Data:
★ ★ ★ ★ ★ ★ ★
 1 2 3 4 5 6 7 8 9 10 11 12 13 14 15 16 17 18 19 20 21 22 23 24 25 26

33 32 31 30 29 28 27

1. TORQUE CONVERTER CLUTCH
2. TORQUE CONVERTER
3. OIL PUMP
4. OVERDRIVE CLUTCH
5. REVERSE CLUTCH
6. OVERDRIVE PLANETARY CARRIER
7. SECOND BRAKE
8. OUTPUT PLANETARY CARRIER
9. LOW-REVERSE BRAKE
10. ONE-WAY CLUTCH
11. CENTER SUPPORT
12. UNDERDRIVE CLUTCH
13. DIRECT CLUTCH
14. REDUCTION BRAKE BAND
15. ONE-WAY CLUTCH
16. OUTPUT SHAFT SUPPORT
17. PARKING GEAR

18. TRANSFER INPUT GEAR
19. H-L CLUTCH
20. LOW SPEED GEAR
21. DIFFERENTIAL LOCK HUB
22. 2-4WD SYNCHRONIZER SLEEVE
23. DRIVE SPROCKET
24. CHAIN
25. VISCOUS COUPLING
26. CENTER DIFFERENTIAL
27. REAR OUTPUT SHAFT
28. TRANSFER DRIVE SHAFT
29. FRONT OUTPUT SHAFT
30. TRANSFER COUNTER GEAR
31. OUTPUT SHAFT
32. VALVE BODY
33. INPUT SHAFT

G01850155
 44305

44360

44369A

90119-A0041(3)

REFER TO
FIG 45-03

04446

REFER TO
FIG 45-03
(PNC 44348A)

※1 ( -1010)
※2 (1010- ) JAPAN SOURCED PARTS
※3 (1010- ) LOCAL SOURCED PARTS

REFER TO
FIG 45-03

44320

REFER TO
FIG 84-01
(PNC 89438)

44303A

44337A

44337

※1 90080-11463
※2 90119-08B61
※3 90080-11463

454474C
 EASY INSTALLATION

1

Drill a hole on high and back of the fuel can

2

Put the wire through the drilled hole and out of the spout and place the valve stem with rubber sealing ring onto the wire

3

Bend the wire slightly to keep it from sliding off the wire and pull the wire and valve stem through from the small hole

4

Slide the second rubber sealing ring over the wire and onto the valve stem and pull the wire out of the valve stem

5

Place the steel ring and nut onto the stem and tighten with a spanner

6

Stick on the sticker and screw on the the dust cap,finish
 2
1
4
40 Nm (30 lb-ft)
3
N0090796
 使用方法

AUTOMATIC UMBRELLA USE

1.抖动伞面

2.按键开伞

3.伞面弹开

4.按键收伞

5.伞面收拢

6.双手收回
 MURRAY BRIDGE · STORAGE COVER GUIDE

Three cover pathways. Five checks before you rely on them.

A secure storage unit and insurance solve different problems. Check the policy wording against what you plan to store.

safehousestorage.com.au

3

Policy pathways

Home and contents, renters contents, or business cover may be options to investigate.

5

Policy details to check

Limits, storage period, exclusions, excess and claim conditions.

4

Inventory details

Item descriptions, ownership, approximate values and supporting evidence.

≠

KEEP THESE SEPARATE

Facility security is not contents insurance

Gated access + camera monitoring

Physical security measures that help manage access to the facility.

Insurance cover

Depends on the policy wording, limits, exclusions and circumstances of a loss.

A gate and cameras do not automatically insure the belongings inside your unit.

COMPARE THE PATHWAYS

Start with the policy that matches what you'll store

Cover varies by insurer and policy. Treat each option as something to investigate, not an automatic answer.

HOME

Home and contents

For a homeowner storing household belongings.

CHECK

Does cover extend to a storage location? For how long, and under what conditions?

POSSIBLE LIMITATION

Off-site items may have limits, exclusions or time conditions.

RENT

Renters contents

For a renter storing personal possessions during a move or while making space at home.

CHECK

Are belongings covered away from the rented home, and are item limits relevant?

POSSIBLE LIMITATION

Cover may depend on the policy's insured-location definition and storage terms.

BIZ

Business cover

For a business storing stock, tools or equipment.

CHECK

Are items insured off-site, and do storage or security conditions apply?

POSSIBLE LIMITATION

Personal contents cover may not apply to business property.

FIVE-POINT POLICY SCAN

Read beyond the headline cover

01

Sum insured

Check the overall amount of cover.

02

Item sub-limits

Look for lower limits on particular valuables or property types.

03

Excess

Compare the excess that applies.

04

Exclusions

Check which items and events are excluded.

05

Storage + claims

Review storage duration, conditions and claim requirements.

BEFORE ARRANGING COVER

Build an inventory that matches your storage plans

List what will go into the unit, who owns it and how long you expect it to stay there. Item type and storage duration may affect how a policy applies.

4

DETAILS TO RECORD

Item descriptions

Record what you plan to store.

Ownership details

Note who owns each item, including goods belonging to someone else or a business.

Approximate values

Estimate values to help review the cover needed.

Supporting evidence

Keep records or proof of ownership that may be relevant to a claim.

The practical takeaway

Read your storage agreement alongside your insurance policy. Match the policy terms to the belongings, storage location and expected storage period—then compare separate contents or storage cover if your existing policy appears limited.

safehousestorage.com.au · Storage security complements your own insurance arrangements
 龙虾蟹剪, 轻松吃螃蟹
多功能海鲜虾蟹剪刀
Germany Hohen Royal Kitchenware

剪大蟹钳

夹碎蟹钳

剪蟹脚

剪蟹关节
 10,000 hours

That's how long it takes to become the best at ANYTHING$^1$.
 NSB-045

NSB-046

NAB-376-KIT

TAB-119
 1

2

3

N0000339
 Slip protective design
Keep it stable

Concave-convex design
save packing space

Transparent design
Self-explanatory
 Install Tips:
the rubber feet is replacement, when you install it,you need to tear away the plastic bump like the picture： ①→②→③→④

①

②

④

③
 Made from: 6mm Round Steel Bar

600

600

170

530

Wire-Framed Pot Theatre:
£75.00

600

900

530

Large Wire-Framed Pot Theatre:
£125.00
★ ★ ★ ★ ★ ★ ★
Activity: Throughout the material above, find each line with "values" and return it.

Answer below:
Item descriptions, ownership, approximate values and supporting evidence.
Approximate values
Estimate values to help review the cover needed.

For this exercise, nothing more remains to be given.